[RECORDED DATA]
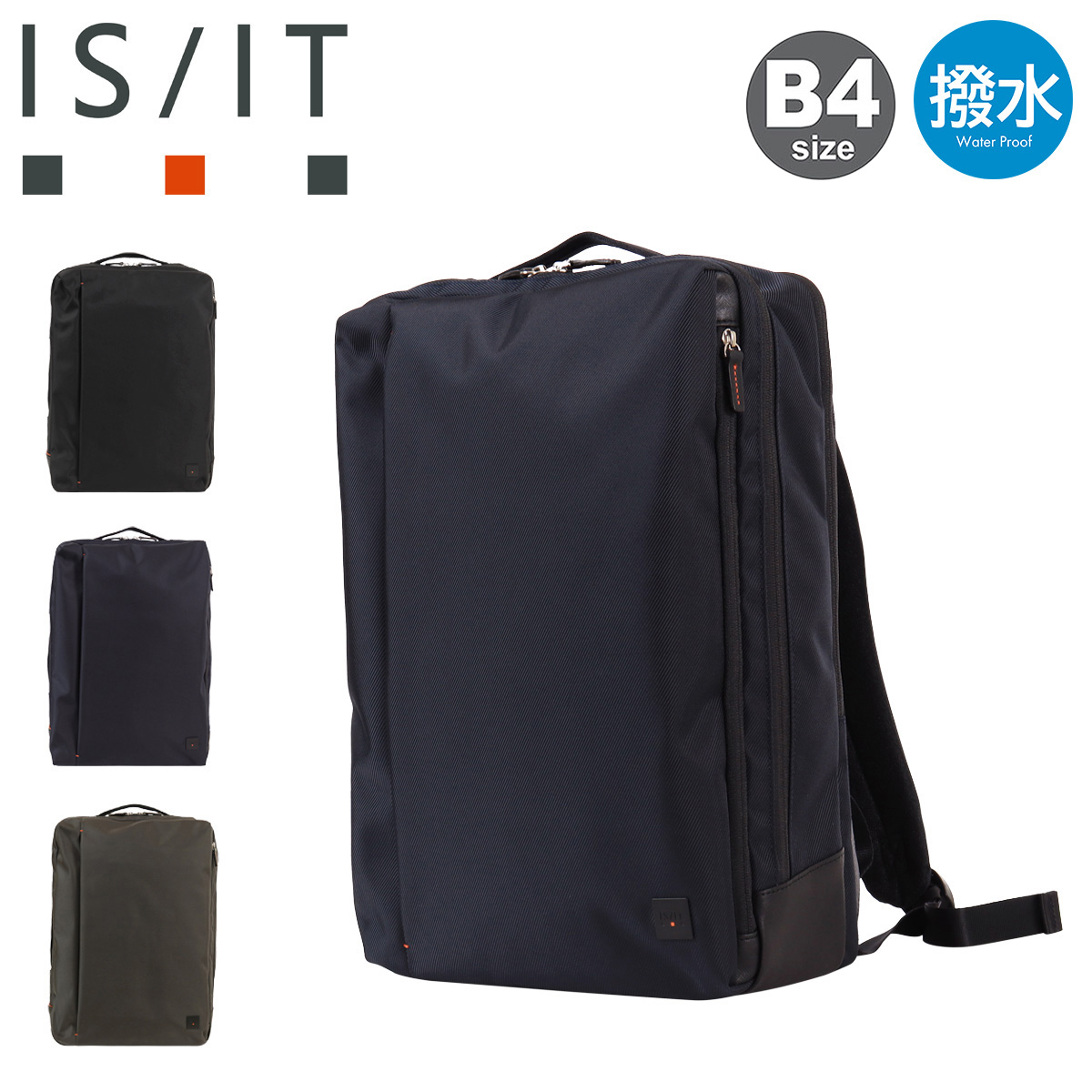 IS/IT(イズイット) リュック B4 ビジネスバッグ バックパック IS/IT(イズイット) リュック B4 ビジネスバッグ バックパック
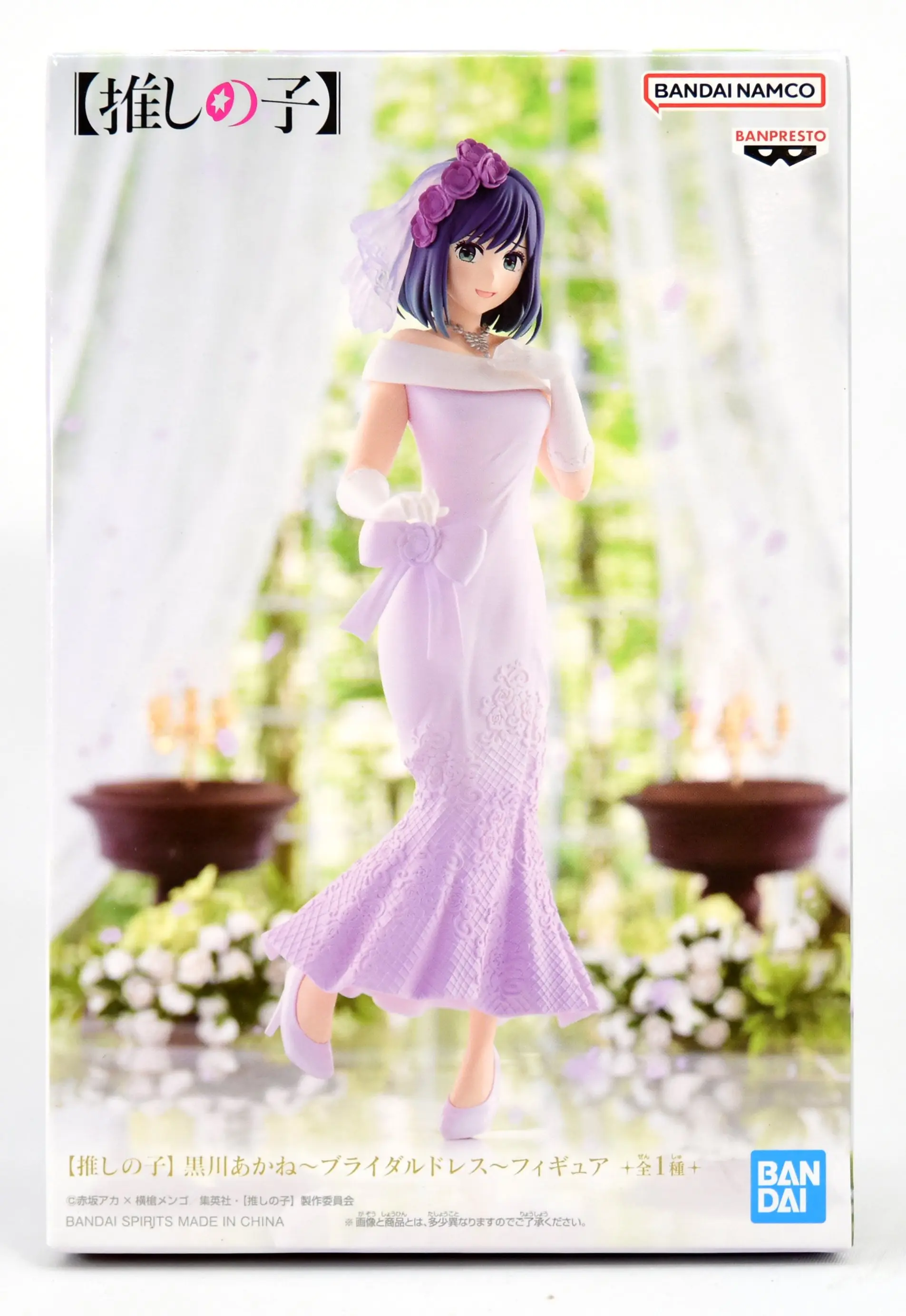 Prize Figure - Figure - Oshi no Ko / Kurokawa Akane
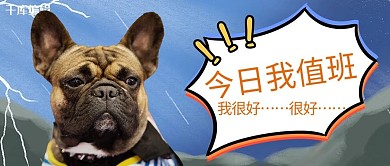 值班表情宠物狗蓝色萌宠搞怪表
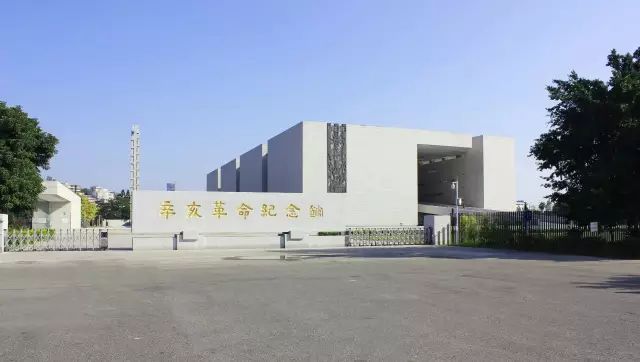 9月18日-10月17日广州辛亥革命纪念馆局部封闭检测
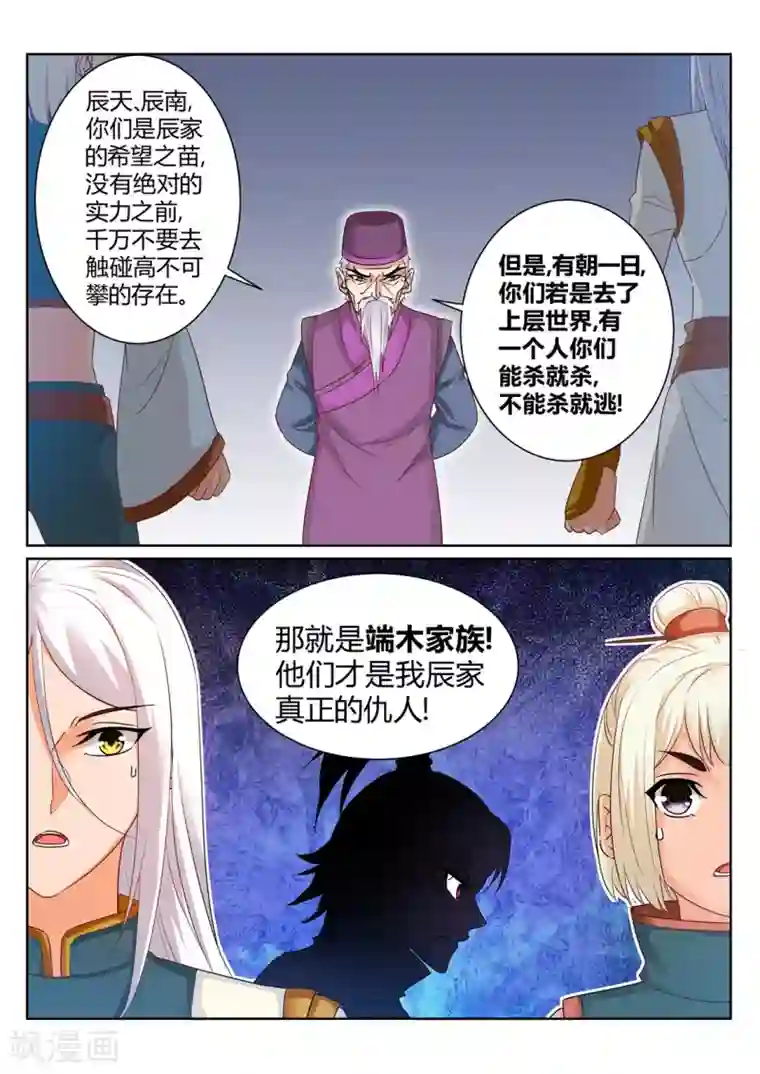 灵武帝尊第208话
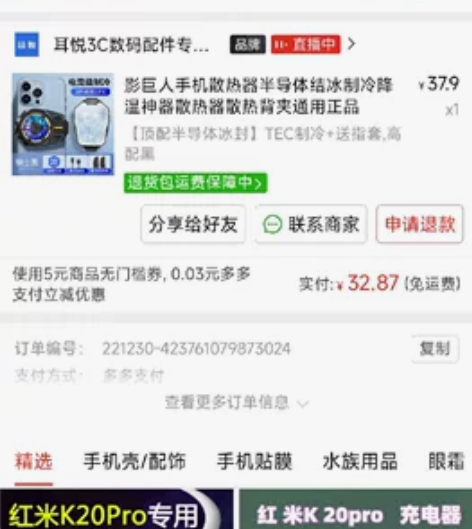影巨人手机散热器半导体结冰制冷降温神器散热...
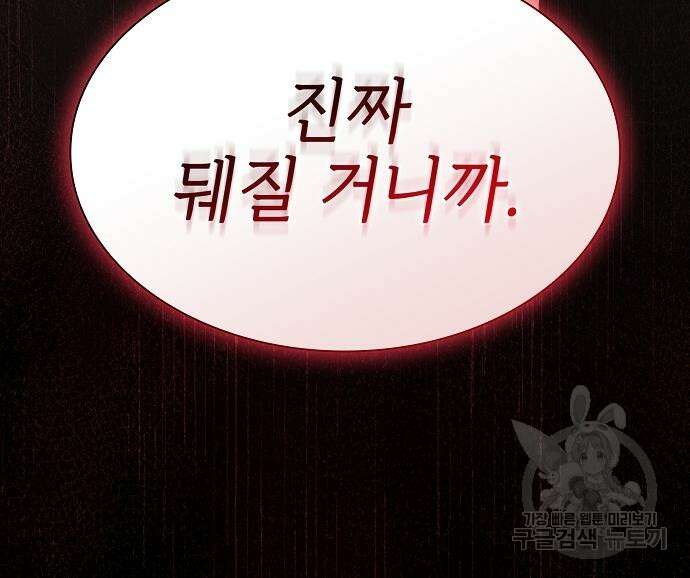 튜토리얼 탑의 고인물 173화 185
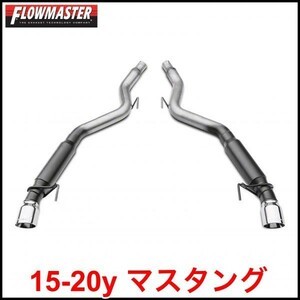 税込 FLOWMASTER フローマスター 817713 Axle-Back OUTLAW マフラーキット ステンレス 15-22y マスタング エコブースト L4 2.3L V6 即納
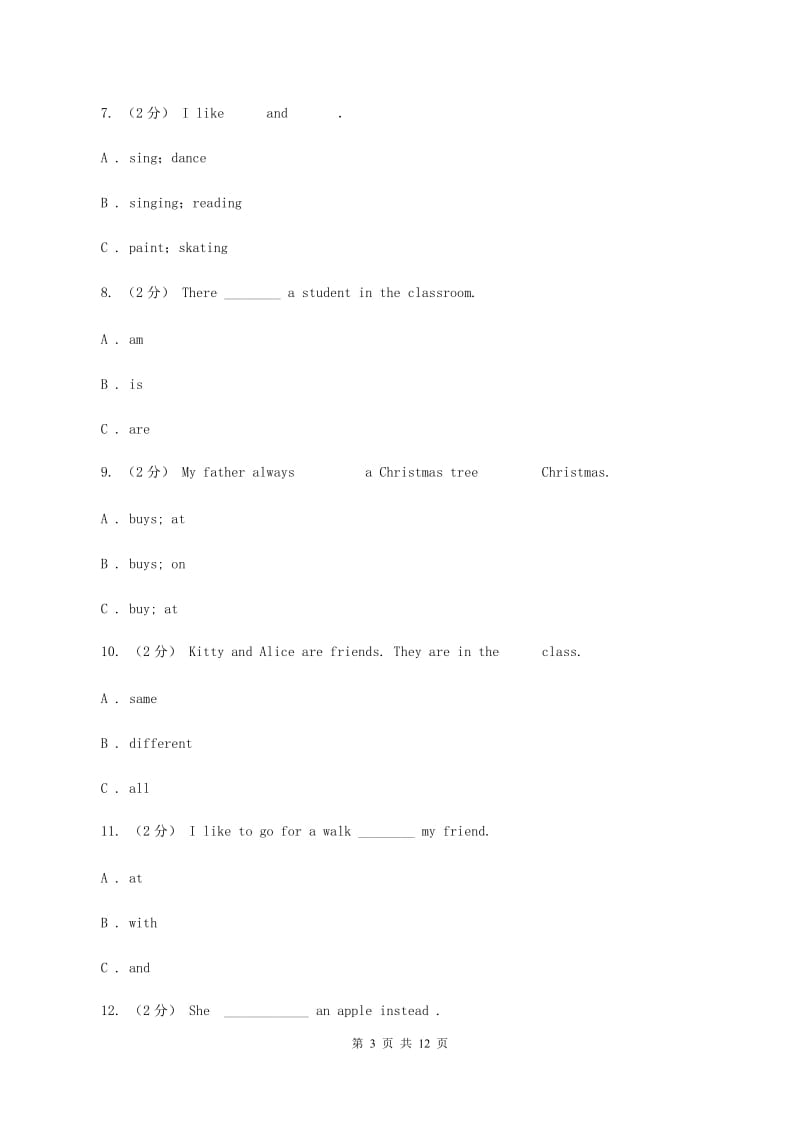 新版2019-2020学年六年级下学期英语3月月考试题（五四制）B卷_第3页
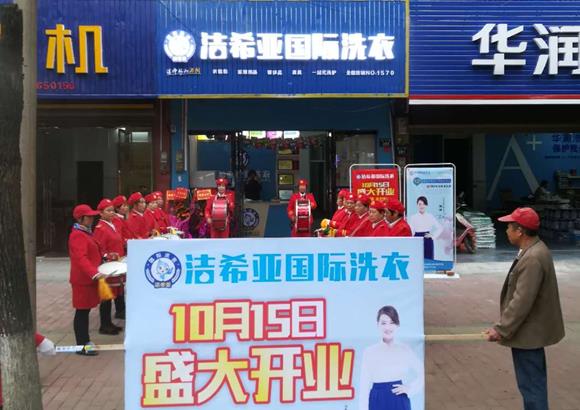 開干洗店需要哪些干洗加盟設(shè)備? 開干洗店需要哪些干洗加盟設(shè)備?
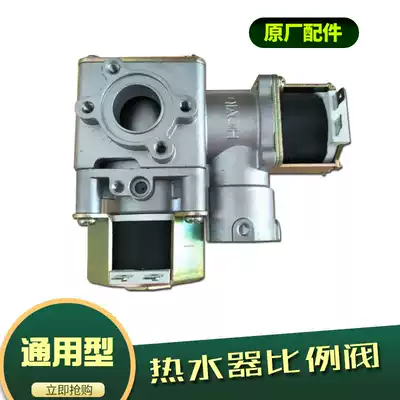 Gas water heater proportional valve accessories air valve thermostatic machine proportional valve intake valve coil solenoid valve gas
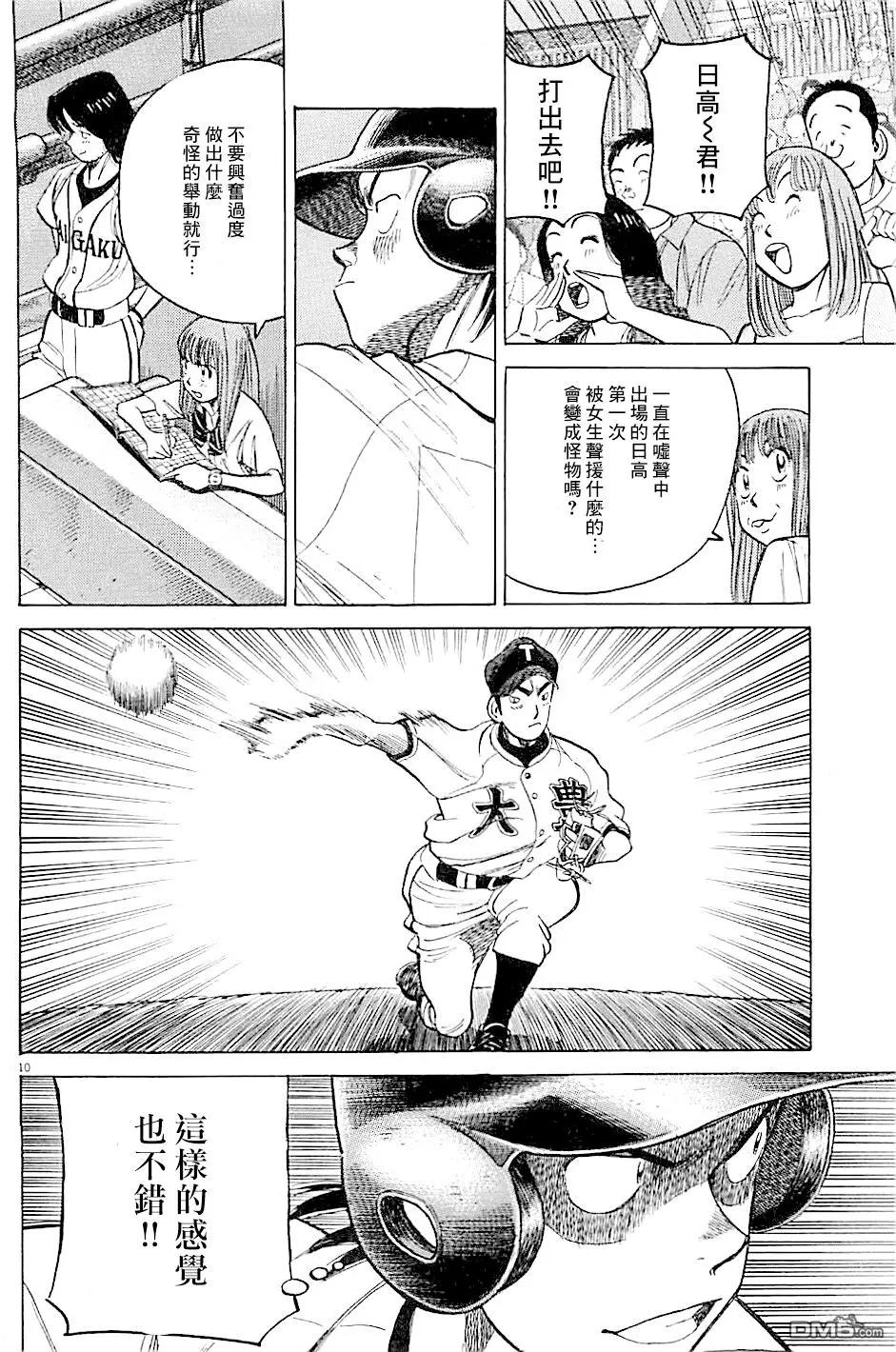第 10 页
[/RECORDED DATA]
__EXERCISE DESCRIPTION__: Omit the pictures, then set down all the remaining data exactly as given.

__EXERCISE RESULT__:
 IS/IT(イズイット) リュック B4 ビジネスバッグ バックパック IS/IT(イズイット) リュック B4 ビジネスバッグ バックパック
 Prize Figure - Figure - Oshi no Ko / Kurokawa Akane
 值班表情宠物狗蓝色萌宠搞怪表
 9月18日-10月17日广州辛亥革命纪念馆局部封闭检测
 灵武帝尊第208话
影巨人手机散热器半导体结冰制冷降温神器散热...
 튜토리얼 탑의 고인물 173화 185
 税込 FLOWMASTER フローマスター 817713 Axle-Back OUTLAW マフラーキット ステンレス 15-22y マスタング エコブースト L4 2.3L V6 即納
 新版2019-2020学年六年级下学期英语3月月考试题（五四制）B卷_第3页
 開干洗店需要哪些干洗加盟設(shè)備? 開干洗店需要哪些干洗加盟設(shè)備?
 Gas water heater proportional valve accessories air valve thermostatic machine proportional valve intake valve coil solenoid valve gas
第 10 页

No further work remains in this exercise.